### TEXT PROVIDED

•••••

In this case, it looks like there is no evidence that bioclim1 is related to prevalence but bioclim2 is. Let’s try re-running the model without bioclim 1.
glm_mod_2 <- glm(cbind(pf_pos, examined - pf_pos) ~ bioclim2, data=ETH_malaria_data, family=binomial())
summary(glm_mod_2)
##
## Call:
## glm(formula = cbind(pf_pos, examined - pf_pos) ~ bioclim2, family = binomial(),
## data = ETH_malaria_data)
##
## Deviance Residuals:
## Min 1Q Median 3Q Max
## -1.3321 -0.9212 -0.7507 -0.6068 7.5499
##
## Coefficients:
## Estimate Std. Error z value Pr(>|z|)
## (Intercept) -11.97128 1.78167 -6.719 1.83e-11 ***
## bioclim2 0.04455 0.01254 3.554 0.000379 ***
## ---
## Signif. codes: 0 '***' 0.001 '**' 0.01 '*' 0.05 '.' 0.1 ' ' 1
##
## (Dispersion parameter for binomial family taken to be 1)
##
## Null deviance: 383.42 on 202 degrees of freedom
## Residual deviance: 369.98 on 201 degrees of freedom
## AIC: 444.12
##
## Number of Fisher Scoring iterations: 6
OK the estimate for bioclim2 is 0.04455 which is an odds ratio of 1.05. This means that for every unit increase in mean diurnal range, the odds of infection increase by 5%.
It is possible to explore associations with other sensible covariates in the same way, i.e. by including them in the model and seeing which are ‘significant’. This kind of forward stepwise method to select variables is only 1 way to build a model. Some advocate using AIC or cross-validation techniques which we will introduce later.
It is also useful to check how well your fitted values (i.e. predictions at your data points) line up with the observations.

•••••

### Saved data
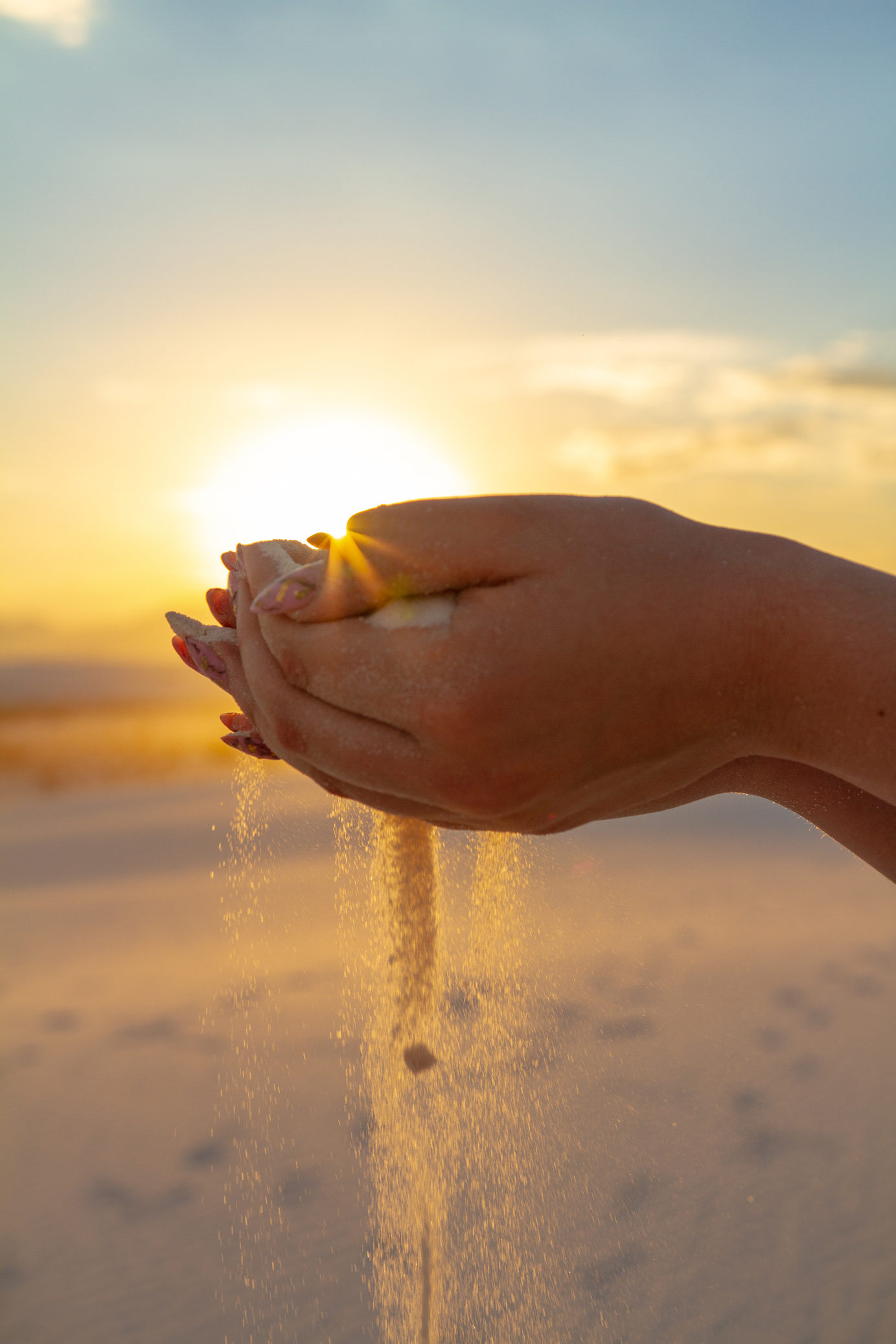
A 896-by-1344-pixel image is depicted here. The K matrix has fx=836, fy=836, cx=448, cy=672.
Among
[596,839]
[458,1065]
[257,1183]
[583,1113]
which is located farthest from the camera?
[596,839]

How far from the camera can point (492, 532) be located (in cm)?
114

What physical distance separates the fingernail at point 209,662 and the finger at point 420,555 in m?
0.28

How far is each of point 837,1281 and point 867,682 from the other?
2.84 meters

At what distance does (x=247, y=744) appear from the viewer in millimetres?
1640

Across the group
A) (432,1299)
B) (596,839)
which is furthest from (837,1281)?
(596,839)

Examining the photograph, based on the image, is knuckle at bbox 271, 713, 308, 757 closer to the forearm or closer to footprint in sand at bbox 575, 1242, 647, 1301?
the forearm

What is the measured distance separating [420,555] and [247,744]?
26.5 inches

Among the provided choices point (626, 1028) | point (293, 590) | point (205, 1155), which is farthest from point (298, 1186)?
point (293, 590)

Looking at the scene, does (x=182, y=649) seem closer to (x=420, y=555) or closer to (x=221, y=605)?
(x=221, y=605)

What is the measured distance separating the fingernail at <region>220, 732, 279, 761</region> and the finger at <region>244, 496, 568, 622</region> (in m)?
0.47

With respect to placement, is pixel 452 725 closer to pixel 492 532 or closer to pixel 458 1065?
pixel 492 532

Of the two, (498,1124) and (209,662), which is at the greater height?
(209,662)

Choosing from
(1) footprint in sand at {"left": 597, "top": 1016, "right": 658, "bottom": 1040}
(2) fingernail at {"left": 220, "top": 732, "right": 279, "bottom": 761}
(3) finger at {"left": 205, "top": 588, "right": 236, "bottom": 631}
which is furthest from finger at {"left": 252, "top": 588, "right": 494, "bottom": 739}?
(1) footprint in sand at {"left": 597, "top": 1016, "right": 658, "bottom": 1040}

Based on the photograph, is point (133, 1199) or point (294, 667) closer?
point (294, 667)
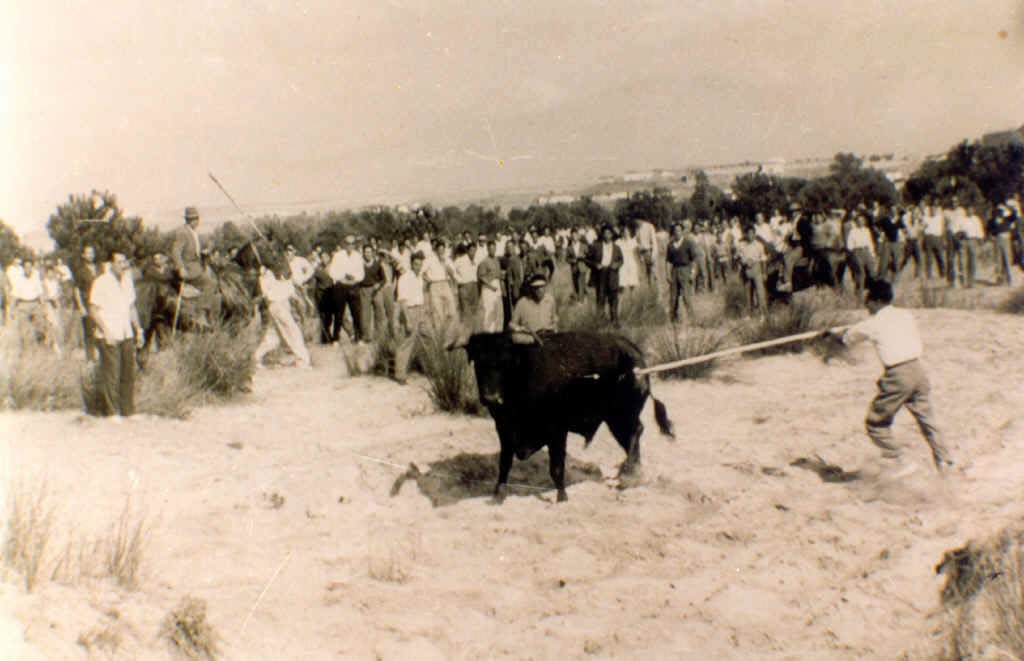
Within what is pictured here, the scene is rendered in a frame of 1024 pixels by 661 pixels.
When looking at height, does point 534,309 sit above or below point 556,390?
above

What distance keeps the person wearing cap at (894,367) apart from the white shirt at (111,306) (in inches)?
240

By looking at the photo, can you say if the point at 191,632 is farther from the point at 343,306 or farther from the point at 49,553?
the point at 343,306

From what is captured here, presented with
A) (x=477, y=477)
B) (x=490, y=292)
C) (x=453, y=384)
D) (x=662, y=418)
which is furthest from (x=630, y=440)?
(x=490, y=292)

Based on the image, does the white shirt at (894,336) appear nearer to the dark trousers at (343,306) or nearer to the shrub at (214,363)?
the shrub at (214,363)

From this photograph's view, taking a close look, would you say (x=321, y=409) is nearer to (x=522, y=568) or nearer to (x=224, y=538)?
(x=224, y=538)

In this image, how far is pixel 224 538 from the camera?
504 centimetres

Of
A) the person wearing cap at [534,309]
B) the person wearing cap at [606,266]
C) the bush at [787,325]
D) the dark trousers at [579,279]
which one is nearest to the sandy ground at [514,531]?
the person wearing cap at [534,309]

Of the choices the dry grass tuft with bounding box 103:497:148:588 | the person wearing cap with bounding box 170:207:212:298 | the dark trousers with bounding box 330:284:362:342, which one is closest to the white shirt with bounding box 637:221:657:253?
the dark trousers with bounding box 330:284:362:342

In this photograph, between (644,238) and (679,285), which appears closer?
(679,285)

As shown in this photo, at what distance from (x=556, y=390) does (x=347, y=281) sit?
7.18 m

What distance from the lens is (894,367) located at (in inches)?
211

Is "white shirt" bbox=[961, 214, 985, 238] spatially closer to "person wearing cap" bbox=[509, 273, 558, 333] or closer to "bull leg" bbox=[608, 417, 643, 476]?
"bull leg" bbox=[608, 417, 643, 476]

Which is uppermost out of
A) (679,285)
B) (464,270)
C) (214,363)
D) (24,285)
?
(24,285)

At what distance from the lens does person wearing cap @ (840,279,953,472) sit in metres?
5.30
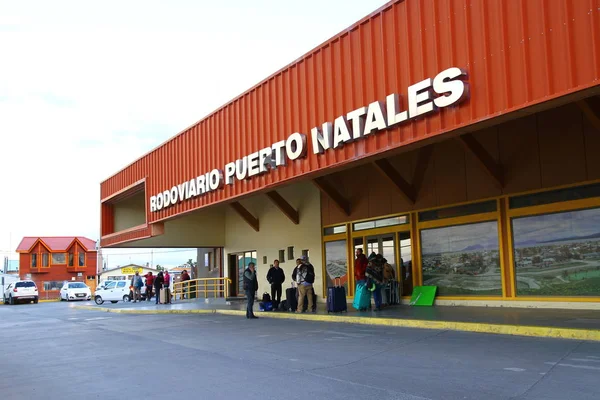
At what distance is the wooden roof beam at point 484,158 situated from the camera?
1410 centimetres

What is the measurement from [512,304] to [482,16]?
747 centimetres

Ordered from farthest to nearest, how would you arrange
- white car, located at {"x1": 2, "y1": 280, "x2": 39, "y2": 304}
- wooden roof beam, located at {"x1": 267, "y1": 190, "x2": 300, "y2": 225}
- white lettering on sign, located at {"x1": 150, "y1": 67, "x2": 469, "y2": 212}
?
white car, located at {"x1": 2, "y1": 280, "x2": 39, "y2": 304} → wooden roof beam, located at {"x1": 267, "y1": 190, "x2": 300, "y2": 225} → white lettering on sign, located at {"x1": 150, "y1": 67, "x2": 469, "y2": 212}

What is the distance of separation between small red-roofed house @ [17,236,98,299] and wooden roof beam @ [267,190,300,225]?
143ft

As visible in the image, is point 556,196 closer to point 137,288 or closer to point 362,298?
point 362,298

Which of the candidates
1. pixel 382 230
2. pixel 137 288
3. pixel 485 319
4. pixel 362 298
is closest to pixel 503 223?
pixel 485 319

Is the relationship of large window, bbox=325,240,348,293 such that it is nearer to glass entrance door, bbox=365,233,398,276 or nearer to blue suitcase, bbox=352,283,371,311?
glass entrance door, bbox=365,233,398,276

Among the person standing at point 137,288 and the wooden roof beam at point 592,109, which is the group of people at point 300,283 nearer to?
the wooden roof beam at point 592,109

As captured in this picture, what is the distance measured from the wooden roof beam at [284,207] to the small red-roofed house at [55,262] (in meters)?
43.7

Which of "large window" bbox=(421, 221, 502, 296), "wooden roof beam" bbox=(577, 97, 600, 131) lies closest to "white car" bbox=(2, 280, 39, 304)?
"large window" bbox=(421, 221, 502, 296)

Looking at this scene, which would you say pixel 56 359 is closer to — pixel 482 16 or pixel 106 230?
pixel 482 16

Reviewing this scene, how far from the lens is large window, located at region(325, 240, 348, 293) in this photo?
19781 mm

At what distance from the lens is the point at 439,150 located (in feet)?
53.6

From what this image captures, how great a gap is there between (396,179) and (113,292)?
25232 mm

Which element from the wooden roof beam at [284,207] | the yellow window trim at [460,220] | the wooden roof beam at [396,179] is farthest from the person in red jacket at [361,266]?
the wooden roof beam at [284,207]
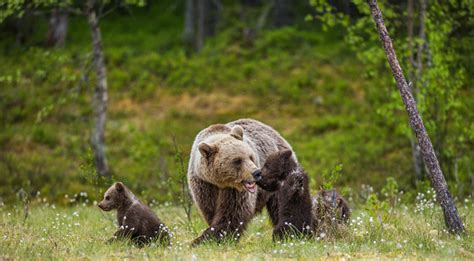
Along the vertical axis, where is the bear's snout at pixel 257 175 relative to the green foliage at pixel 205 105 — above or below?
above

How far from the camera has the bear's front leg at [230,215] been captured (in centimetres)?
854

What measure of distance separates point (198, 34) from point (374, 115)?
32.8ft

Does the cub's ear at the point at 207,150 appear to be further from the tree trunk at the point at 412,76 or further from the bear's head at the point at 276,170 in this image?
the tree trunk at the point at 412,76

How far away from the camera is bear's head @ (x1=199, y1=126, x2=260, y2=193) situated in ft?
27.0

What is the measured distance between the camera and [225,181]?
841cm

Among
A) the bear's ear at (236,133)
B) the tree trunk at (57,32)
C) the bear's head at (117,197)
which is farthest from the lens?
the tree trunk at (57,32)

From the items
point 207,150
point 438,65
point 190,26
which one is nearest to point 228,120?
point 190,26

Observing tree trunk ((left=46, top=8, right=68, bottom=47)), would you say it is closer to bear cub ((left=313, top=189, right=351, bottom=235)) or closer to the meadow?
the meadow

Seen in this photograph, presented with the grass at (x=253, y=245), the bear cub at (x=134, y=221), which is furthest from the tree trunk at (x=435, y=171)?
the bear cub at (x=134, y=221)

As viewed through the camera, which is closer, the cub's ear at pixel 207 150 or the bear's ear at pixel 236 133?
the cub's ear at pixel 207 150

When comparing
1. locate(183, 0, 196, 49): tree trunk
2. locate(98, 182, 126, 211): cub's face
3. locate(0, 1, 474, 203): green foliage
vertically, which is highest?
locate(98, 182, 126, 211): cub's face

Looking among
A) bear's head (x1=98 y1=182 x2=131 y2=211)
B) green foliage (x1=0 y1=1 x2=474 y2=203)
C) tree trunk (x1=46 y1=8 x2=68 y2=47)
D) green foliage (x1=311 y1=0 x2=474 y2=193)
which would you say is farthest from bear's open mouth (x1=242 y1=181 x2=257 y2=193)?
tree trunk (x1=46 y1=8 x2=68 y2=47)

•••••

### THE PROBLEM
Retype the passage of the malaria prevalence model text between "It is possible" and "with the observations.", inclusive.

### EXERCISE RESPONSE
It is possible to explore associations with other sensible covariates in the same way, i.e. by including them in the model and seeing which are ‘significant’. This kind of forward stepwise method to select variables is only 1 way to build a model. Some advocate using AIC or cross-validation techniques which we will introduce later.
It is also useful to check how well your fitted values (i.e. predictions at your data points) line up with the observations.